GOALS:
a – In the Lyanna Mormont passage, copy the part between "House Mormont's domains" and "had been killed.", inclusive, and substitute "fighters" for "warriors".
b – According to the Lyanna Mormont passage, who was Lyanna named for?
c – Summarize the Lyanna Mormont passage in two sentences.

:: TEXT PROVIDED

Lady Lyanna Mormont is a recurring character in the sixth and seventh seasons, who was previously mentioned in the fifth season. She is portrayed by guest star Bella Ramsey and debuts in "The Broken Man", although she was first mentioned in "The House of Black and White". She is the young Lady of Bear Island and thus the head of House Mormont of Bear Island ever since the death of her mother, Maege Mormont. She is the niece of Lord Commander Jeor Mormont of the Night's Watch and the first cousin of Ser Jorah Mormont.
Lyanna Mormont is the daughter of Maege Mormont. She was named for Lyanna Stark, who died years before she was born. After her mother's older brother Jeor joined the Night's Watch and his only son Jorah exiled to Essos, Maege Mormont became Lady of Bear Island. When Maege left to fight in the War of the Five Kings, Lyanna ruled Bear Island in her mother's stead, eventually taking Maege's place upon her death in combat.
House Mormont's domains are poor on their heavily forested island, vulnerable to attack from the sea, meaning that the Mormonts have had to develop a strong tradition of warrior women to defend their homes from surprise raids. Maege Mormont personally led and fought beside the Mormont contingent in Robb Stark's army. Maege's daughter Lyanna was similarly raised, expecting to be a ruler and commander - unlike many other Houses, even in the North, that usually do not allow women to rule.
Along with the other Stark vassals of the North, House Mormont's army was slaughtered at the Red Wedding, leaving their home garrison with only sixty two remaining warriors - led by a ten year old Lyanna, because most of their people of fighting age had been killed.
Stannis Baratheon has come to Castle Black and sent ravens to all the noble houses of the North with messages demanding them to join his cause. Lyanna Mormont sends back a rebuff that she and Bear Island know no other king but the King in the North, whose name is Stark. An irate Stannis shows the message to Jon Snow, who smiles briefly and points out that, much like the Free Folk, the Northmen are loyal to their own.

::::
:: DATA LINES

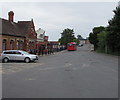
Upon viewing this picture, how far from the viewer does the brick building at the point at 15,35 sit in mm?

::::

ANSWERS FOR THE TASKS:
a –
House Mormont's domains are poor on their heavily forested island, vulnerable to attack from the sea, meaning that the Mormonts have had to develop a strong tradition of warrior women to defend their homes from surprise raids. Maege Mormont personally led and fought beside the Mormont contingent in Robb Stark's army. Maege's daughter Lyanna was similarly raised, expecting to be a ruler and commander - unlike many other Houses, even in the North, that usually do not allow women to rule.
Along with the other Stark vassals of the North, House Mormont's army was slaughtered at the Red Wedding, leaving their home garrison with only sixty two remaining fighters - led by a ten year old Lyanna, because most of their people of fighting age had been killed.

b – Lyanna Stark.

c – Lyanna Mormont, the daughter of Maege Mormont, became the young Lady of Bear Island and head of House Mormont after her mother died in combat, having been raised in a tradition of warrior women expected to rule and command. When Stannis Baratheon demanded that the noble houses of the North join his cause, she rebuffed him, declaring that Bear Island knows no king but the King in the North, whose name is Stark.